A Young Hare is Durer's most well-known picture and positively his most business today. It was painted for the sheer happiness that Durer experienced in making pictures, and it is this joy we encounter when taking a gander at it.

The life and essentialness of the animal is a demonstration of Durer's ability as a craftsman as it was most likely drawn from a stuffed model. It is a virtuoso bit of watercolour painting that exhibits the power of a craftsman's vision when executed with an aggregate control of his medium.

Durer's delineations and prints show repulsive forces of perception united to an accurate system over a scope of various media.
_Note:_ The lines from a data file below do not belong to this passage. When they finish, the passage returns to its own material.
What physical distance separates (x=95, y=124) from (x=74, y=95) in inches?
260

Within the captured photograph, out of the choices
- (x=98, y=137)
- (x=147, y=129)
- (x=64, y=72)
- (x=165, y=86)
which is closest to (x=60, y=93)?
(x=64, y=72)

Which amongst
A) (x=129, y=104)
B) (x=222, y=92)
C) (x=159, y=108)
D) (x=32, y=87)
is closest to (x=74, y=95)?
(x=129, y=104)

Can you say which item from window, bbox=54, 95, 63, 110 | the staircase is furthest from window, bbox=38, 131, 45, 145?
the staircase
The pen drawing of the 'Rhinoceros' likewise filled in as a portray for a woodcut print.

Durer was incredibly gifted in the speciality of woodcuts, an early type of help printing that was conventional in Germany. Durer's created many woodcuts and raised the profile of this modest medium to a level that has never been outperformed.

The woodcut strategy, which was initially formulated for imprinting on the material, includes attracting the picture to be printed onto a square of beautiful wood. Authority skilled workers would then remove the 'white bits' around the illustration leaving the rest of the picture raised upon the substance of the square.

At last, this would ink with a roller and a print taken from its surface. You will see that in Durer's print, the rhinoceros is looking the other way from the illustration as the printing procedure turns around the picture.

It implies all the lettering on the engraving must be drawn in reverse with the goal that it looked rectify in the last image.